*Passage for review*:
'''
This past few weeks have been exhausting but there is finally a tiny little light at the end of this particular tunnel. The auction of my husband's machine shop equipment will be Sat. Nov. 12. It's devastating for him, and even emotional for me.
We've been going back and forth to a scrap metal yard in Scranton getting material off the floor and out of the way in his shop. Don't want any prospective buyers falling and killing themselves on sharp edges. The auctioneer and his son have been here nearly every day tagging, sorting, and cleaning.
Meanwhile, the tension builds in our house as Dave's nerves become more frayed. Then yesterday I took my car to the dealer's because I heard squealing, clanking and other assorted bad news noises. It's a 2004 but has been the most reliable, dependable car I've ever owned. Well, after they looked it over, the verdict was, "You have to leave it here for a few days, and by the way there will be $2500 worth of repairs." I called Dave to come pick me up, and of course he was furious and suspicious. (He never drives the car.) It was only later when he realized how emotional I was that he calmed down and smiled at me. Thank you, Dr. Parkinson, these mood shifts from your disease are loads of fun.
'''
*Given data*:
'''
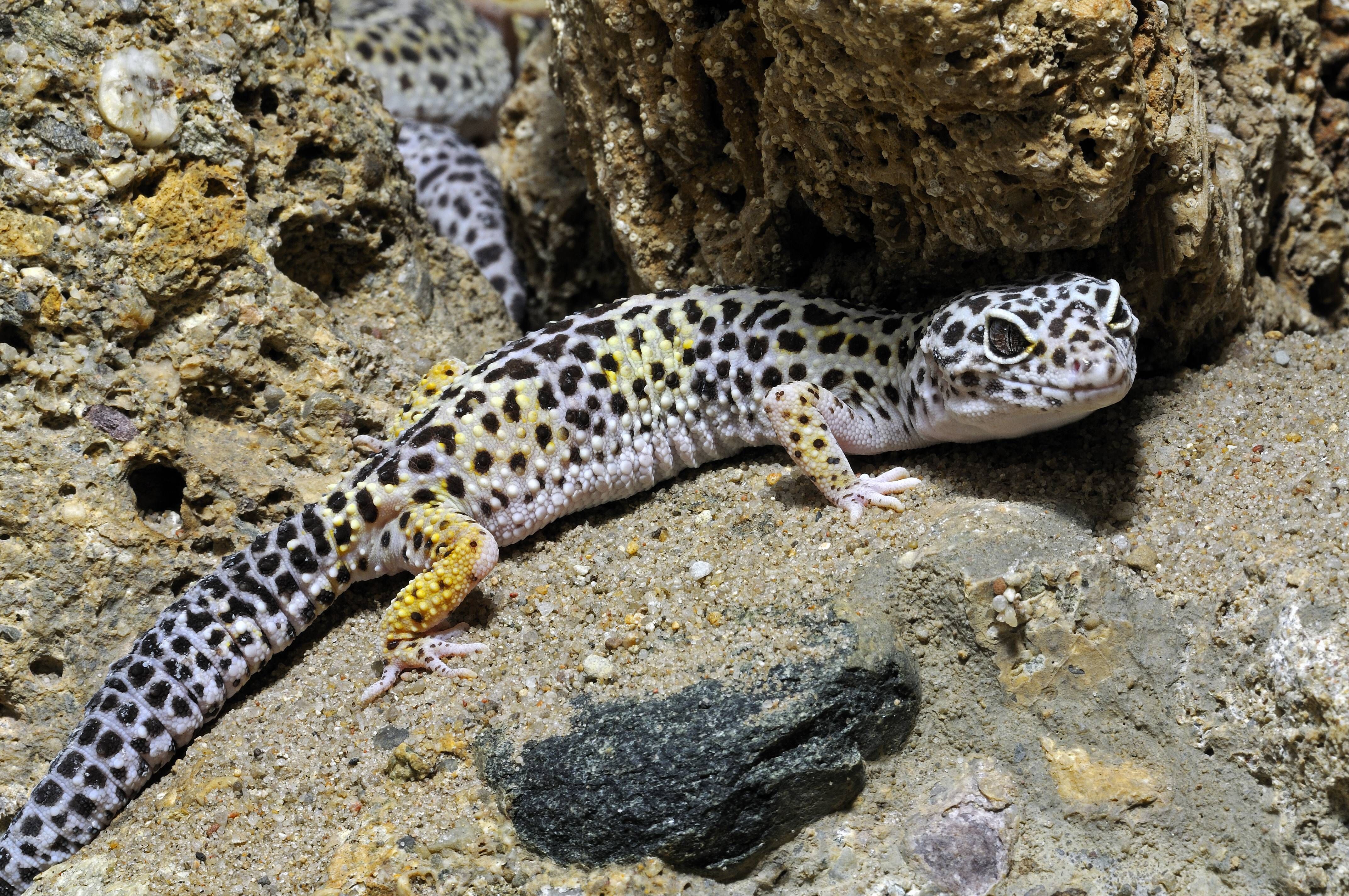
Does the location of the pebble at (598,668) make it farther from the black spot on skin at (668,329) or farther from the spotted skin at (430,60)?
'''
*Tasks to complete*:
1. In the passage about the machine shop auction, write out the text between "This past few" and "sorting, and cleaning.", inclusive, swapping in "salvage yard" wherever "scrap metal yard" appears.
2. Answer these questions from the passage about the machine shop auction:
(a) On what date will the auction take place?
(b) In what city is the scrap metal yard?
(c) How much will the car repairs cost?
3. Extend the passage about the machine shop auction, picking up right after its final sentence.

*Answers in order*:
1.
This past few weeks have been exhausting but there is finally a tiny little light at the end of this particular tunnel. The auction of my husband's machine shop equipment will be Sat. Nov. 12. It's devastating for him, and even emotional for me.
We've been going back and forth to a salvage yard in Scranton getting material off the floor and out of the way in his shop. Don't want any prospective buyers falling and killing themselves on sharp edges. The auctioneer and his son have been here nearly every day tagging, sorting, and cleaning.

2.
(a) Saturday, November 12
(b) Scranton
(c) $2500

3.
Last night saved us I think. We have been buying season tickets for Binghamton University Div. I basketball for many years and the first men's game was last night. It was fun to see our "basketball friends" and see the new guys on the team. Tonight we will be going to the first women's game. Getting out and watching the game was very good for us.
We will get through this just fine, as we have other difficult issues we've faced together. We've always said as long as we have each other, we're okay. But we certainly will be happy when it's over!